Zopia opens film agent with 9-keyframe storyboard-to-short workflow
Zopia lets creators start from an idea, script or images, pick a video model, then auto-generate characters, storyboards, clips and 4K exports. More of the film pipeline is bundled into one app.

TL;DR
- Zopia is pitching an all-in-one AI film workflow that starts from an idea, script, storyboard, or uploaded images, then moves through generation inside one app, according to the launch thread.
- The setup step is model-driven: creators can pick from Stardust 2.0, Kling 3.0, Vidu Q3, Hailuo 2.3, and Wan 2.6, with theme buttons to auto-draft scripts when a concept is still loose, as shown in the workflow post.
- In one demonstrated anime project, a short script plus three Midjourney images and the Vidu Q3 model generated a full script, character and scene images, a 9-keyframe storyboard, and 9 video clips, per the demo breakdown.
- The back end of the workflow is built for revision: the creator can replay the finished short in a timeline, redo weak shots from the storyboard, download clips individually, and upscale exports to 4K, according to the export post.
What shipped
Zopia's product page frames the app as a film agent rather than a single video generator. The practical difference is bundling preproduction and postproduction into the same interface: you can start from a written idea, upload source materials, choose a video model, and let the system assemble script, character setup, storyboard, clips, and final edit instead of bouncing between separate tools.

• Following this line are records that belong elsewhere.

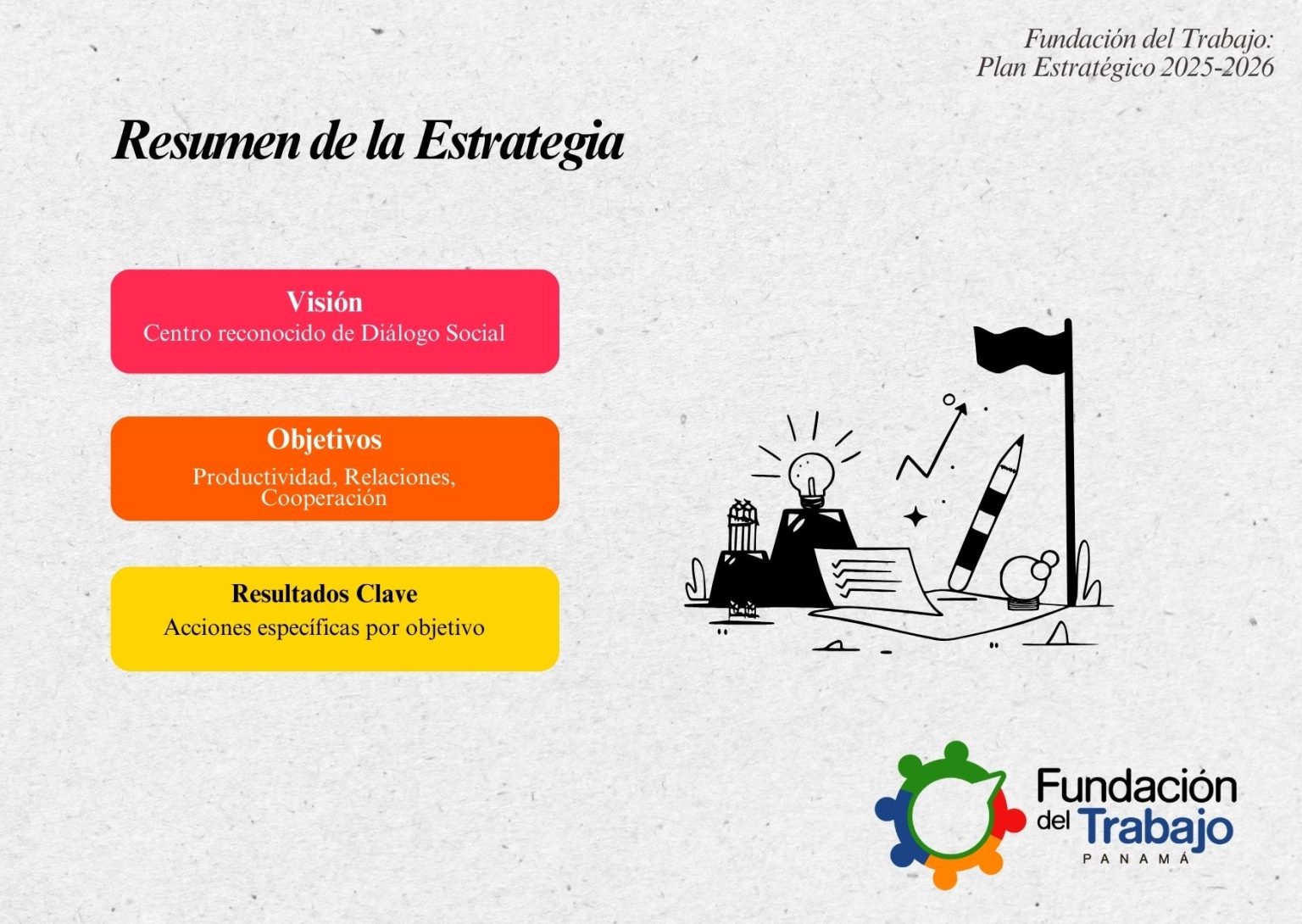 Fundación del Trabajo:
Plan Estratégico 2025-2026

Resumen de la Estrategia

Visión
Centro reconocido de Diálogo Social

Objetivos
Productividad, Relaciones, Cooperación

Resultados Clave
Acciones específicas por objetivo

Fundación del Trabajo
PANAMÁ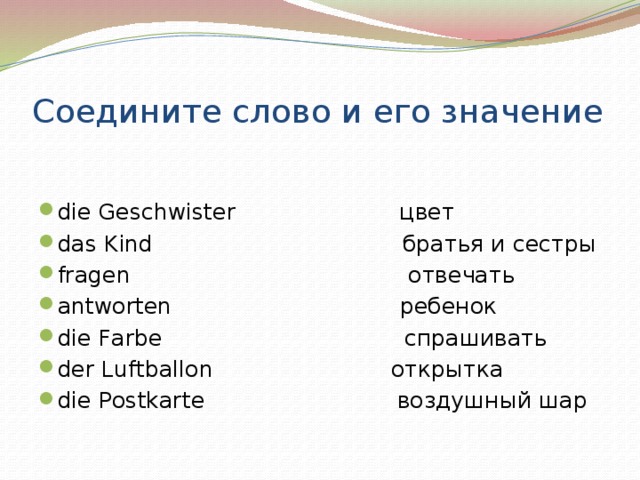 Соедините слово и его значение

- die Geschwister цвет
- das Kind братья и сестры
- fragen отвечать
- antworten ребенок
- die Farbe спрашивать
- der Luftballon открытка
- die Postkarte воздушный шар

How the 9-keyframe workflow works
The clearest creator example here is an anime short called Echoes of Eternity. The workflow was simple: enter a dark-fantasy script, upload three Midjourney reference images, choose Vidu Q3 plus a Japanese Anime style, then let the agent generate the rest. That run produced a full script, scene and character imagery, a 9-keyframe storyboard, and 9 video clips inside Zopia's canvas.
The edit loop matters as much as the generation step. Zopia keeps the project in a timeline for playback and download, while the storyboard remains editable so individual animations can be regenerated without rebuilding the whole short.